É fundamental que se disponha à ousadia de construir o novo. É necessário que, em sua própria indignação, encontre os meios de motivar os outros para seguirem o caminho ousado dessa construção.

É nessa indignação que encontrará a energia para os embates que se interporão em seu caminho, e é ela que lhe permitirá ser duro quando necessário, sem perder jamais a ternura, como recomendava o Ché.

Sem generosidade, de outro lado, um líder jamais assumirá riscos.

É a generosidade que lhe permitirá a perseverança frente aos obstáculos, e, no limite, é ela que lhe dará forças para jogar a própria vida na luta por suas convicções.

Cada instante de nossas vidas é, ao mesmo tempo, um momento de morrer e renascer.

O fluir inexorável do tempo nos permite fazer algo de novo a cada instante, mas, também, leva com ele um pouco de nossa vida.

Assim, cada gesto que realizamos tem a possibilidade de transcender nossa própria morte, já que implica na dedicação de uma parte de nossa vida àquilo que nos propusemos realizar: "morrer" por alguma coisa que nos pareceu ter valor.

É por esta via que a armadilha do narcisismo dos líderes pode ser desmontada, se for transmutada em sublimação.

Na medida em que considerem que a dedicação e o esforço pela causa que defendem implique na conquista de uma transcendência - num drible da morte - pela conquista de um espaço na memória de seus seguidores, podem se reconciliar com o próprio narcisismo, resgatando-o de forma útil, incluindo os outros na realização dessa transcendência.

O dramático e o trágico de nosso tempo

Nossos tempos são particularmente difíceis.

Estamos vivendo uma transição civilizatória, caminhamos a passos firmes para o desconhecido.

Sentimo-nos, tantas vezes, e literalmente, com os pés solidamente plantados no ar.

É natural, dado o inusitado deste momento histórico, que nos defrontemos com muitas incertezas, que encontremos muitas dificuldades na elaboração de projetos conseqüentes para esta transição.

Nossos telescópios só nos permitem perscrutar o presente e o passado. Nem em astronomia é possível ver, com eles, o futuro.

Esse, portanto, é o nosso drama: em tempos como os nossos, o futuro só pode ser intuído, e com uma margem de erro muito grande.

O trágico advém do fato de que, em momentos como esses, os demagogos se esbaldam.

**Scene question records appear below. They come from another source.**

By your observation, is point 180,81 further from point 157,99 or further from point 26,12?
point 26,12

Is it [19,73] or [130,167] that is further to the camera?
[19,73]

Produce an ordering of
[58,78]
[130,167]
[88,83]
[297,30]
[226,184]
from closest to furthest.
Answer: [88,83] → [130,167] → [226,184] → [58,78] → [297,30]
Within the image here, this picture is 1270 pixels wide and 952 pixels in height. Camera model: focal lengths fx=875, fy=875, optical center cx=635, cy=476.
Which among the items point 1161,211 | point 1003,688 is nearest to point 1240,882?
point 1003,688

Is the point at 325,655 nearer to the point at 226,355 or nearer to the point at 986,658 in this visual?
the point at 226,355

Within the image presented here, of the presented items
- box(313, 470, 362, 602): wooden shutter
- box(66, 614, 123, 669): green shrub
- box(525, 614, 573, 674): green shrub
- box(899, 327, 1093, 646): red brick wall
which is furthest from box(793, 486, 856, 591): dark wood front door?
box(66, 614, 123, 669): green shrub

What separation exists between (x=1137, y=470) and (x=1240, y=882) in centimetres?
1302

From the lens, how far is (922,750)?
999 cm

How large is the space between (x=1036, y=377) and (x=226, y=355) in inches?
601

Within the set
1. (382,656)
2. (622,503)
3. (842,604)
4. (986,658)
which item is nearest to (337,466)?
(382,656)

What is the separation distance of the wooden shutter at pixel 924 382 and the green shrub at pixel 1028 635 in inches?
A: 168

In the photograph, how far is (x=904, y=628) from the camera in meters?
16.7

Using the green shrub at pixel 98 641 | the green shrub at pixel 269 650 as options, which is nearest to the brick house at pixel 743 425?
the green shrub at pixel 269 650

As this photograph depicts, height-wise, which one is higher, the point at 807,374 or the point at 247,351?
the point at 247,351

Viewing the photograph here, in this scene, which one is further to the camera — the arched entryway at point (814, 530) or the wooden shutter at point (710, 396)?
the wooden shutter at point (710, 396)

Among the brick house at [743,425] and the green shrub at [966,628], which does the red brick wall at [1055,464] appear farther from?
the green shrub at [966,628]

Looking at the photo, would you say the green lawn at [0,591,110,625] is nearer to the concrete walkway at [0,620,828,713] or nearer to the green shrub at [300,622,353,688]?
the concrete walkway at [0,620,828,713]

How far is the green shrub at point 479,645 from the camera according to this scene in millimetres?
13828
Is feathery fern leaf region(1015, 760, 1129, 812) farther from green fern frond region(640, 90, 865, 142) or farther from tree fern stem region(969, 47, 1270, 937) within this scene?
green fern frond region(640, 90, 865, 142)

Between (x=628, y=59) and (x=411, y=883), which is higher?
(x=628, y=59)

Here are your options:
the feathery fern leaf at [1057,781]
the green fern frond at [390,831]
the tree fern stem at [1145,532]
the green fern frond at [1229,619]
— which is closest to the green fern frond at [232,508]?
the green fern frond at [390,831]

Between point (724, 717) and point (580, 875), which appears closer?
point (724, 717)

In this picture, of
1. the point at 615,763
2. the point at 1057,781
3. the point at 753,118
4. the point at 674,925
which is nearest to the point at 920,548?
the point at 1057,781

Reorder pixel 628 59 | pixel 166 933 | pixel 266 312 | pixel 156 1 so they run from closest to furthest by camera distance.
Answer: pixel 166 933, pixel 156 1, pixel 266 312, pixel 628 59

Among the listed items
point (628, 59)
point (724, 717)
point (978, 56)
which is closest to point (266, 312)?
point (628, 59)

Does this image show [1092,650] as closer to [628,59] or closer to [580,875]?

Para eles, não há necessidade de projetos, de propostas conseqüentes.

Basta que existam oportunidades imediatas, proveito a ser tirado a curto prazo.

Não importa o preço a ser pago, desde que seja pago por outros.

Por isso me repugnam tanto os demagogos.

Paciência, meu amigo. É assim que caminha a humanidade...

A cada esquina da história nos defrontamos com novos desafios, e o preço que ela nos cobra é imenso.

Mas vale a pena.

O mundo de nossos netos e de nossos bisnetos será muito melhor do que o nosso, assim como o nosso é, indiscutivelmente, muito melhor do que o de nossos predecessores.